TAREFAS:
a) Reproduza o trecho do texto base que vai de "As desculpas de" até "a evidência incontornável.".
b) Traduza para o inglês esta frase do texto base: "Mas agora, sentía um novelo no peito a engasgar-lhe o ar e a vontade empurrava-o no sentido contrário."

TEXTO BASE:

━━━

As desculpas de criança há muito que havíam ficado para trás, que esta coisa do social cresce à medida dos anos a aumentarem e da vida a minguar.

Nunca gostara de funerais, velas, murmurar os pesâmes na mão tremulamente segura, afastava-se quando o assunto se deitava no funesto, conseguira durante muito tempo manter-se afastado desse episódio e alturas houve que o imaginário se lhe rasgou a assistir aos serviços últimos da sua pessoa como vez única.

Mas agora, sentía um novelo no peito a engasgar-lhe o ar e a vontade empurrava-o no sentido contrário. Quería estar perto do amigo, lastimar a perda como sua, dar-lhe a entender nos gestos e nas palavras que a dor era partilhada como alivio. Talvez de ambos, talvez de si que fugía da palavra como truque para evitar a evidência incontornável.

━━━

DADOS RECOLHIDOS:

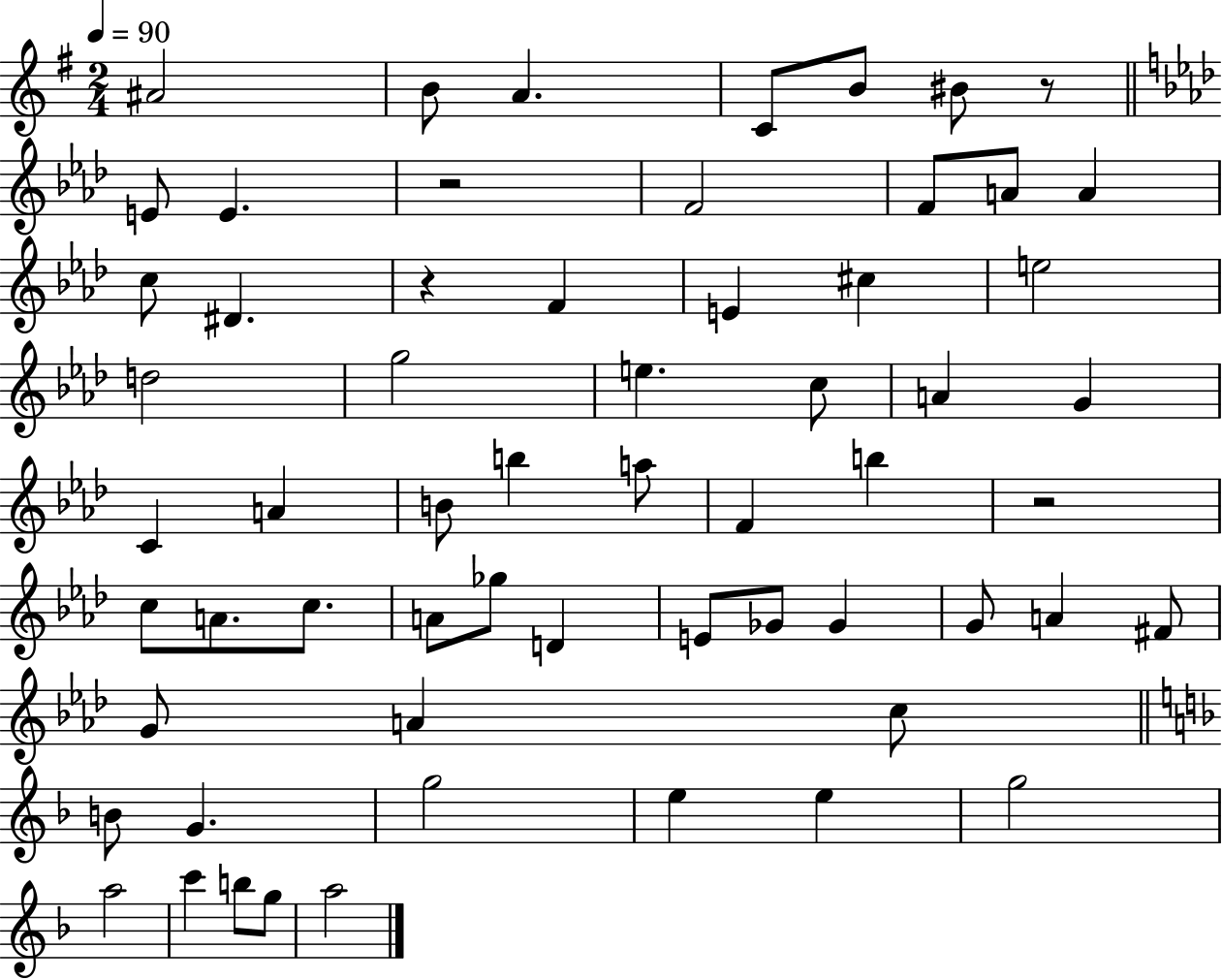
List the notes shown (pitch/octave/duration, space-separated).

A#4/h B4/e A4/q. C4/e B4/e BIS4/e R/e E4/e E4/q. R/h F4/h F4/e A4/e A4/q C5/e D#4/q. R/q F4/q E4/q C#5/q E5/h D5/h G5/h E5/q. C5/e A4/q G4/q C4/q A4/q B4/e B5/q A5/e F4/q B5/q R/h C5/e A4/e. C5/e. A4/e Gb5/e D4/q E4/e Gb4/e Gb4/q G4/e A4/q F#4/e G4/e A4/q C5/e B4/e G4/q. G5/h E5/q E5/q G5/h A5/h C6/q B5/e G5/e A5/h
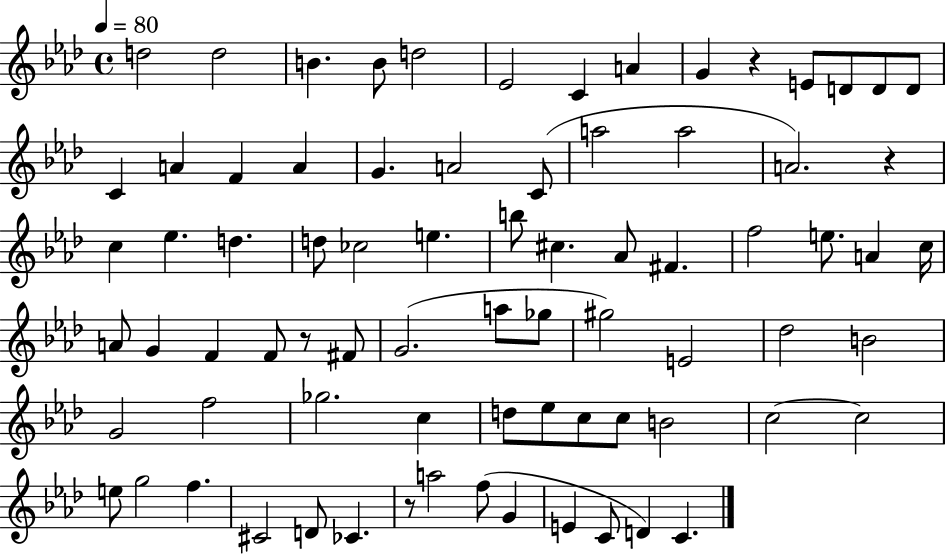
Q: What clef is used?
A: treble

━━━

RESPOSTAS:
a)
As desculpas de criança há muito que havíam ficado para trás, que esta coisa do social cresce à medida dos anos a aumentarem e da vida a minguar.

Nunca gostara de funerais, velas, murmurar os pesâmes na mão tremulamente segura, afastava-se quando o assunto se deitava no funesto, conseguira durante muito tempo manter-se afastado desse episódio e alturas houve que o imaginário se lhe rasgou a assistir aos serviços últimos da sua pessoa como vez única.

Mas agora, sentía um novelo no peito a engasgar-lhe o ar e a vontade empurrava-o no sentido contrário. Quería estar perto do amigo, lastimar a perda como sua, dar-lhe a entender nos gestos e nas palavras que a dor era partilhada como alivio. Talvez de ambos, talvez de si que fugía da palavra como truque para evitar a evidência incontornável.

b) But now he felt a knot in his chest choking off his breath, and his will pushed him in the opposite direction.